## [To do]
• a. According to the health care law excerpt, to what date has the insurance mandate been postponed for businesses with 50-99 employees?
• b. Reproduce everything in the health care law excerpt from "The Supreme Court" down to "see Obamacare Taxes.".
• c. Continue the health care law excerpt, picking up after its final sentence.

The Supreme Court ruling allows the IRS to tax you 1% of adjusted gross income, but no less than $95 per adult/$47.50 per child in 2013. The amount rises in 2015 and 2016. For more, see Obamacare Taxes.
If You Make More Than $200,000 a Year - Taxes increased in 2013 for wealthy Americans, some health care providers, and other health-related businesses.
If You're a Business Owner - The mandate to provide health insurance for your employees has been postponed to January 1, 2016 if you have 50-99 employees. This may be good news for you, because many of your employees may find insurance on the exchanges by then, lowering your costs. If you have 100 or more employees, you must provide insurance to at least 70% of full-time employees or pay a fine. For more, see Treasury Press Release.
If you have 50 or fewer employees, you are eligible to look for better employee coverage on the SHOP exchange. For more about how the Act affects you, depending on the group you're in, see How Will Obamacare Affect Me?

## [Record excerpts]
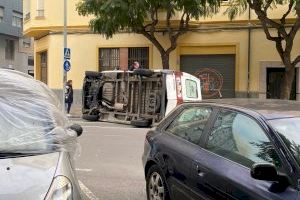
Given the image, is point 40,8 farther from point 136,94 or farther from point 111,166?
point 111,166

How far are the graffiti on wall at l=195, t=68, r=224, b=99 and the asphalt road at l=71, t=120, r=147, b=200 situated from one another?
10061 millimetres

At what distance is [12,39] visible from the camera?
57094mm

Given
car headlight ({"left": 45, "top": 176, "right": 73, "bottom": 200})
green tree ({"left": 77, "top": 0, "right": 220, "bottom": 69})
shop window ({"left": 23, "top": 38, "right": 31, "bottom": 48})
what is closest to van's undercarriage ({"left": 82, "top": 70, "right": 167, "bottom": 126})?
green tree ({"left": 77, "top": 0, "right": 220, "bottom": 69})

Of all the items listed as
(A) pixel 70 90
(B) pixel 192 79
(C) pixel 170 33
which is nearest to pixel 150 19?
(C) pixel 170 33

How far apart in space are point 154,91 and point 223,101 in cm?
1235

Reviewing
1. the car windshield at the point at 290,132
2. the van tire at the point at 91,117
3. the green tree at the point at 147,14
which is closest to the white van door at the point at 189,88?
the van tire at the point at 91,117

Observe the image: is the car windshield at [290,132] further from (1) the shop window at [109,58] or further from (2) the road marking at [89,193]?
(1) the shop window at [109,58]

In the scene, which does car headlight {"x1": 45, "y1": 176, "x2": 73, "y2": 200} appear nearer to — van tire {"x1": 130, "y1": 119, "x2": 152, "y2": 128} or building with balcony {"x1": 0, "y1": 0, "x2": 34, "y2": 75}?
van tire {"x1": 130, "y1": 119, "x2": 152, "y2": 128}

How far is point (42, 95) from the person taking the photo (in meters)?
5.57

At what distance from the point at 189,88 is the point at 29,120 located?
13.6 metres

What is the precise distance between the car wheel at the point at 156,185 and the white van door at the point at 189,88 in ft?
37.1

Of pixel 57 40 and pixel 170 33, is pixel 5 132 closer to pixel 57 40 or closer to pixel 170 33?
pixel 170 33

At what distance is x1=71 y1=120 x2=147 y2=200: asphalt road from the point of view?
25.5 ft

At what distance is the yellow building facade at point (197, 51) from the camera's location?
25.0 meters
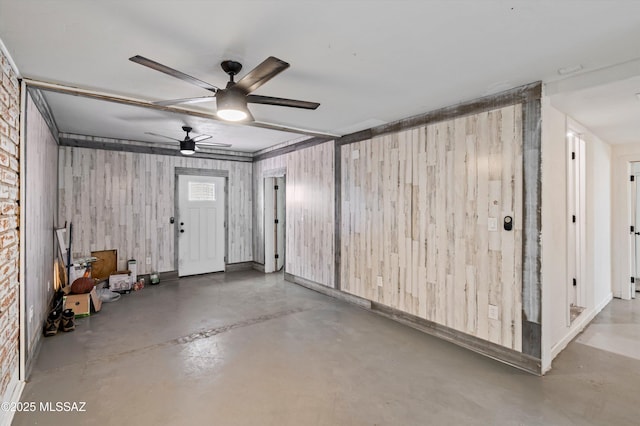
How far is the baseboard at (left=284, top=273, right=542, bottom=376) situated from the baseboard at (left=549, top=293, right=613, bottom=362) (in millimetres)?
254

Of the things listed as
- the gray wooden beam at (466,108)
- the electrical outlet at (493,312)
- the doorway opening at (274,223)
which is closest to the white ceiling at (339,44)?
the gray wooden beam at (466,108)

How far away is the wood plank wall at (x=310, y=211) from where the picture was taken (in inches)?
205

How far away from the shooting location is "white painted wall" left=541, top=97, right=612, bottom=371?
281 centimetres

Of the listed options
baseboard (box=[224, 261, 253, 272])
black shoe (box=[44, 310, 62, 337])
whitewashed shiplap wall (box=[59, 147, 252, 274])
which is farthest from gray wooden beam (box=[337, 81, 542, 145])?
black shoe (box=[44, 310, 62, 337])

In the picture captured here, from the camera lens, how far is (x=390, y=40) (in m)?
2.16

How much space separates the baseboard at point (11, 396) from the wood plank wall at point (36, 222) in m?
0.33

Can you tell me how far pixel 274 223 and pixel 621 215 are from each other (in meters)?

## [Answers to the exercise]
• a. January 1, 2016

• b.
The Supreme Court ruling allows the IRS to tax you 1% of adjusted gross income, but no less than $95 per adult/$47.50 per child in 2013. The amount rises in 2015 and 2016. For more, see Obamacare Taxes.

• c.
Little-known FactsThe Affordable Care Act contains many provisions that aren't as well known. For example, it created the National Prevention Council that coordinates all Federal health efforts to promote active, drug-free lifestyles. It funds scholarships and loans to double the number of health care providers in five years. It cuts down on fraudulent doctor/supplier relationships. It also requires background checks of all nursing home staff, to prevent abuse of seniors. For more details of all ten Titles, see Obamacare Bill.
Obamcare Pros and Cons
The main advantage of the Affordable Care Act is that it lowers health care costs overall by making insurance affordable for more people. That's because insurance will be extended to two uninsured groups. First, it will include many more younger people, who are healthier. This lowers costs overall because they'll pay premiums, but won't use as many services. Second, insurance will become available to people who now use expensive hospital emergency room treatments instead of going to a primary care physician. This lowers costs because they will have their conditions treated before the expensive critical stage.
Another advantage is it provides insurance more fairly. Prior to the Act, only people who fell into one of four categories could get affordable health care:
- Those who work for a company that provides it.
- Those who can afford to pay on their own and who have no pre-existing conditions.
- The very poor, who have Medicaid.
- Those who are 65 and older, who have Medicare.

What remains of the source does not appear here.